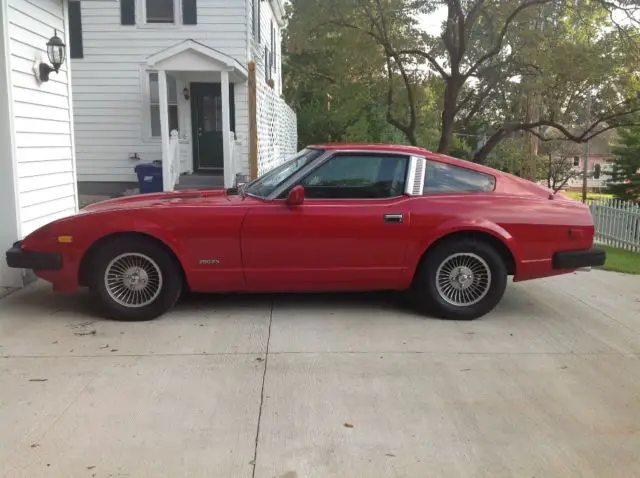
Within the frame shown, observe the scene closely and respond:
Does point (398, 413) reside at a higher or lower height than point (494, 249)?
lower

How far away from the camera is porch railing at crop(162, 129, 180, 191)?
41.8 feet

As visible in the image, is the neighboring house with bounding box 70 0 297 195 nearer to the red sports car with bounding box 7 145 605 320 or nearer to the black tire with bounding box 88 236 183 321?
the red sports car with bounding box 7 145 605 320

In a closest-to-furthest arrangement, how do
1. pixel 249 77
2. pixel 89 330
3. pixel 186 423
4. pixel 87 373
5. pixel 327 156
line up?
pixel 186 423 → pixel 87 373 → pixel 89 330 → pixel 327 156 → pixel 249 77

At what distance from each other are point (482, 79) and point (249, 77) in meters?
5.21

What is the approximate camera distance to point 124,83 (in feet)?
48.2

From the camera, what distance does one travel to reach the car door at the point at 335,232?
5.33m

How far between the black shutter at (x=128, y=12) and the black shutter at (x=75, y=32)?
970 millimetres

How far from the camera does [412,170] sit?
5.60m

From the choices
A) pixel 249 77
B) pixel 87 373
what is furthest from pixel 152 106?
pixel 87 373

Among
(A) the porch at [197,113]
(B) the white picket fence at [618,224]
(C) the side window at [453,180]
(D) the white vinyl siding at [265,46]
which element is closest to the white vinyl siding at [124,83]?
(A) the porch at [197,113]

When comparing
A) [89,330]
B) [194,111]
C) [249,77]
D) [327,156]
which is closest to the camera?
[89,330]

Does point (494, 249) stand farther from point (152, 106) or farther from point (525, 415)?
point (152, 106)

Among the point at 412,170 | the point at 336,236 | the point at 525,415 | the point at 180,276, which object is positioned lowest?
the point at 525,415

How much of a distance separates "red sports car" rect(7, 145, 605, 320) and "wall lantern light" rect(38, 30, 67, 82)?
2.10m
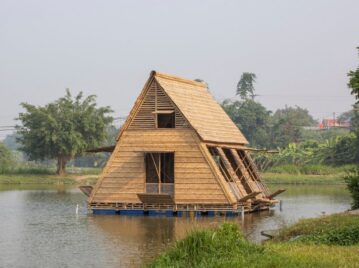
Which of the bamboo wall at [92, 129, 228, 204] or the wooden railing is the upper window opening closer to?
the bamboo wall at [92, 129, 228, 204]

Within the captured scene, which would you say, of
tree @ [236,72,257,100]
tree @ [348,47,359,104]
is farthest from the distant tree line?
tree @ [348,47,359,104]

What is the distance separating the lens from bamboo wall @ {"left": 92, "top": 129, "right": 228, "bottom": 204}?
118 feet

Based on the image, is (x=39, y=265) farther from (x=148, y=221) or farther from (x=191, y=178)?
(x=191, y=178)

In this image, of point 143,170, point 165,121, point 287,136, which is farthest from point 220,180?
point 287,136

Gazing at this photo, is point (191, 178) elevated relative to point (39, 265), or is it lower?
elevated

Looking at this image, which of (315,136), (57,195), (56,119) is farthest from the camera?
(315,136)

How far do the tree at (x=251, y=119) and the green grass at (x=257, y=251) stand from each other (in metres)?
85.0

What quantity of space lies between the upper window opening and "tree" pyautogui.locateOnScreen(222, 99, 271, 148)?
6334 centimetres

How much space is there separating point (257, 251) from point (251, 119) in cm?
9016

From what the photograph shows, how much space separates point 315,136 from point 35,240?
309 feet

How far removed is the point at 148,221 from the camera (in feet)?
111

**To do**
Reproduce every row above word for word, omitting the pictures.

**Output of the task**
Within the frame shown, observe the scene closely and respond:
Does point (398, 413) reside at a higher or lower height than point (494, 249)?
lower

How far away from the camera is porch railing at crop(162, 129, 180, 191)?
41.8 feet

As visible in the image, is the neighboring house with bounding box 70 0 297 195 nearer to the red sports car with bounding box 7 145 605 320 or nearer to the black tire with bounding box 88 236 183 321?
the red sports car with bounding box 7 145 605 320

In a closest-to-furthest arrangement, how do
1. pixel 249 77
2. pixel 89 330
3. pixel 186 423
4. pixel 87 373
5. pixel 327 156
line up?
pixel 186 423 → pixel 87 373 → pixel 89 330 → pixel 327 156 → pixel 249 77

At what distance from each other are point (482, 79) and point (249, 77) in meters?
5.21

What is the approximate camera distance to point 124,83 (in feet)?
48.2

From the camera, what distance does one travel to reach the car door at the point at 335,232?
5.33m

How far between the black shutter at (x=128, y=12) and the black shutter at (x=75, y=32)?
970 millimetres

How far from the camera does [412,170] sit?
5.60m

From the choices
A) pixel 249 77
B) pixel 87 373
what is furthest from pixel 152 106?
pixel 87 373

Among
(A) the porch at [197,113]
(B) the white picket fence at [618,224]
(C) the side window at [453,180]
(D) the white vinyl siding at [265,46]
which element is closest to the white vinyl siding at [124,83]?
(A) the porch at [197,113]

When comparing
A) [89,330]
B) [194,111]
C) [249,77]
D) [327,156]
which is closest to the camera?
[89,330]

Does point (494, 249) stand farther from point (152, 106) or farther from point (525, 415)?
point (152, 106)

Among the point at 412,170 | the point at 336,236 | the point at 525,415 | the point at 180,276, which object is positioned lowest?
the point at 525,415

How much of a distance separates "red sports car" rect(7, 145, 605, 320) and "wall lantern light" rect(38, 30, 67, 82)?
2.10m
Which of the bamboo wall at [92, 129, 228, 204] or the wooden railing is the upper window opening closer to?
the bamboo wall at [92, 129, 228, 204]

Within the captured scene, which would you say, of
tree @ [236,72,257,100]
tree @ [348,47,359,104]
is farthest from the distant tree line?
tree @ [348,47,359,104]

What is the distance separating the lens from bamboo wall @ {"left": 92, "top": 129, "right": 228, "bottom": 204}?
118 feet

Based on the image, is (x=39, y=265) farther from (x=148, y=221) or farther from (x=191, y=178)?
(x=191, y=178)

In this image, of point 143,170, point 165,121, point 287,136, which is farthest from point 220,180?
point 287,136

Gazing at this photo, is point (191, 178) elevated relative to point (39, 265), or is it lower?
elevated

Looking at this image, which of (315,136), (57,195), (56,119) is farthest from the camera?
(315,136)

How far do the tree at (x=251, y=119) and the green grass at (x=257, y=251) stand from each other (in metres)?
85.0

What quantity of space lies between the upper window opening and "tree" pyautogui.locateOnScreen(222, 99, 271, 148)?
6334 centimetres

How much space is there separating point (257, 251) from point (251, 119) in cm?
9016

From what the photograph shows, how much space separates point 315,136 from point 35,240?
309 feet

How far removed is the point at 148,221 from the camera (in feet)?
111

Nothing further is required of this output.